Épisodes 1 et 2 du podcast expérimental Radio Sicalipsis pour le Museo Nacional Centro de Arte Reina Sofía

Idée, scénario et réalisation : Gloria G. Durán (Université de Salamanque)
Chercheur invité au programme : Miguel Molina-Alarcón (Universitat Politècnica de València)
Réalisation sonore, enregistrement et montage : Laura Romero Valldecabres

Lien d’écoute: https://www.museoreinasofia.es/radio/radio-sicalipsis-1-mujer-dandi

La sicalipsis a imprégné la vie culturelle espagnole au cours des trois premières décennies du XXᵉ siècle. Elle suscita à la fois des fervents partisans et des détracteurs implacables : Unamuno rêvait de l’éradiquer de la surface de la Terre, tandis qu’Álvaro Retana l’exploitait avec audace dans chacune de ses créations artistiques.

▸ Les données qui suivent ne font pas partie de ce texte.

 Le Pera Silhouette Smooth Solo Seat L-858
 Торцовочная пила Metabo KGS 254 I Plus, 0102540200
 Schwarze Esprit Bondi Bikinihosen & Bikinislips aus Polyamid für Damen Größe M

Pourtant, la sicalipsis échappe à toute définition précise. Elle se construit en dialogue avec son contexte, se glissant subtilement entre le provocant et l’inacceptable, toujours sur ce fil ténu que Félix Limendoux, inventeur du terme « sicalyptique »  qualifia d’« équilibre invraisemblable ».

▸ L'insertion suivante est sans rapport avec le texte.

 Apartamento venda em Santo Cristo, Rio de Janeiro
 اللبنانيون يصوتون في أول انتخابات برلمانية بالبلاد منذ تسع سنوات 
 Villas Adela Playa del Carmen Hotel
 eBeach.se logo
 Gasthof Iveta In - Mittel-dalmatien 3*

Dans le paysage culturel espagnol de l’époque, la sicalipsis représentait bien plus qu’une simple audace sensuelle : elle était un moteur d’expérimentation artistique, un défi à la moralité conventionnelle et une force capable de colorer littéralement et symboliquement toutes les formes d’expression. Son influence se fait sentir dans la littérature, le théâtre et les arts visuels, témoignant d’une Espagne en pleine tension entre liberté créative et normes sociales strictes.

Radio Sicalipsis est donc un espace radiophonique destiné à séduire à la fois les amateurs des beaux-arts et les auditeurs aux goûts les plus décadents. On y trace des lignes de pensée qui traversent la définition improbable, embrassant tout ce qui échappe à l’anticipable, au probable, et même à l’attendu. Masculinités floues, essences d’une propreté insaisissable, avant-gardes nouvelles jusqu’à elles-mêmes, cinéma sicalyptique à l’insu de son plein gré, danses épileptoïdes dans leur acception la plus large… Radio Sicalipsis propose des programmes de femmes galantes avant la lettre du dandy, de galaxies voluptueuses, de régimes sévères faits d’humeurs modernes, de névroses et aussi de mélancolie.

Des lignes de fuite qui servent non seulement à approfondir la vie culturelle espagnole, mais aussi à tenter de semer la graine d’une sicalipsis renouvelée. Une sicalipsis qui, telle une utopie queer, se charge de réécrire le passé afin d’imaginer un futur bien plus fascinant.